After taking one year to get the lay of the land, Graham went nuts. Since the beginning of 2011, Graham has averaged 78.6 yards per game. Only six players over that time frame have averaged more yards per game than Graham, and they’re all wide receivers. His 26 receiving touchdowns in that time are topped only by Rob Gronkowski’s total. Graham’s prorated 16-game line for the past two-plus years: 96 receptions, 1,257 receiving yards, 12 touchdowns. The man is a force of nature.
Of course, it seems redundant to say this, but this doesn’t happen very often. The Chargers got great production out of Antonio Gates after he made the team, despite Gates never playing college football. Graham barely did, having pieced together college snaps over a few games, but he did run a 4.56 40-yard dash on a 265-pound frame during the combine, which should tell you a lot about how freaky his athleticism is. Even undrafted players who break out around the same time within their careers, like Victor Cruz, are successful wideouts in school.
The Saints got the most out of Graham by being aggressive in deploying him. Very few coach-quarterback dynamics in football work better than Payton with Brees, and they do a great job with motion and formations to create ideal matchups for Graham. The former Hurricane might not be able to read defenses the way that his QB and coach can, but they take care of that work for him and get him the matchup they want. If you watched him on Monday night, you saw him pick apart debuting Dolphins defensive back Jamar Taylor, who was stuck in single coverage on Graham for his third professional snap. Taylor actually did a great job running with him, and still allowed a touchdown because Graham is uncoverable.
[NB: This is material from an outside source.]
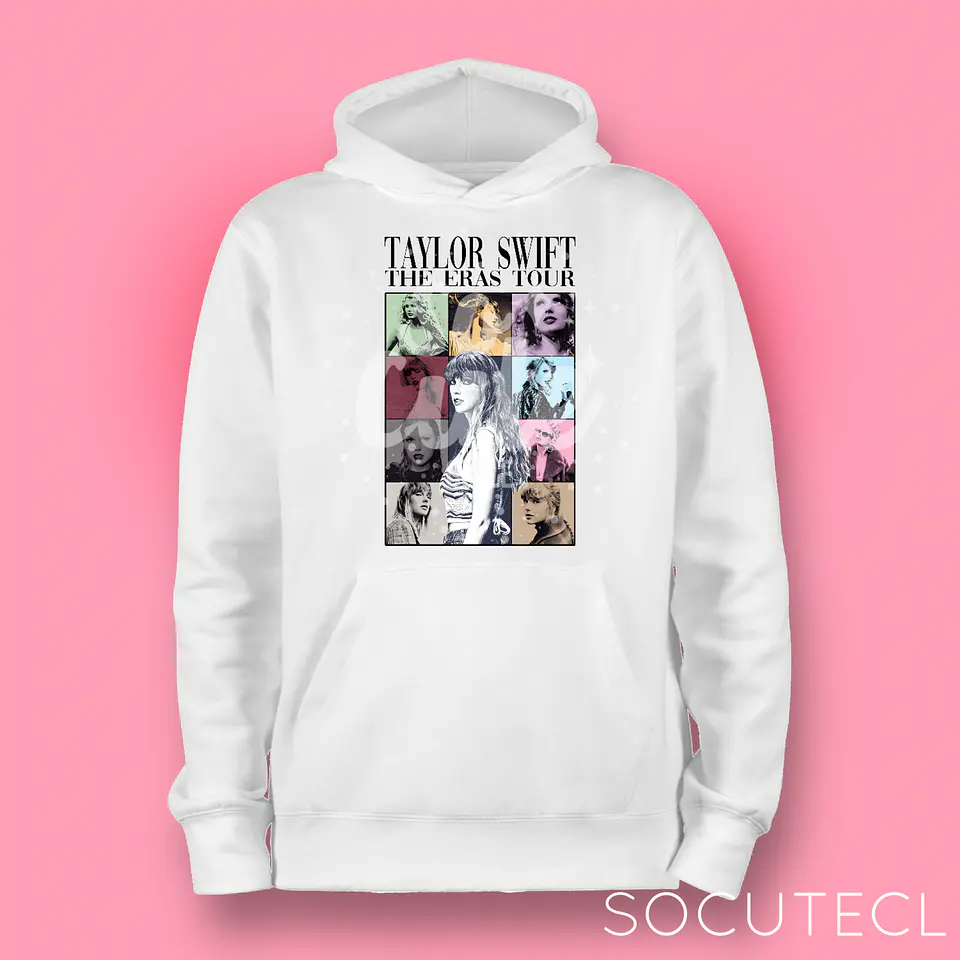 POLERON TAYLOR SWIFT THE ERAS TOUR 4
Just as Sproles lines up as a slot receiver and Colston lines up as a quasi tight end, Graham ends up split out a fair amount of the time as a wide receiver. The NFL saw all these guys who couldn’t line up in a traditional position and decided not to bother with them; Payton found homes for each of them and built an offensive scheme around their strengths.
Nobody else in football has done what the Saints have done on offense under Payton. There are other teams who specialize in buying low on players, notably New England, but the New Orleans offense is tied together by midround picks and undrafted free agents. Only one first-round pick starts regularly for the Saints on offense, and that’s guard Ben Grubbs, whom the team signed to replace Nicks when he left for Tampa. In a league where every franchise is constantly looking for a bargain, the Saints and their band of misfits and castoffs are a shining success story.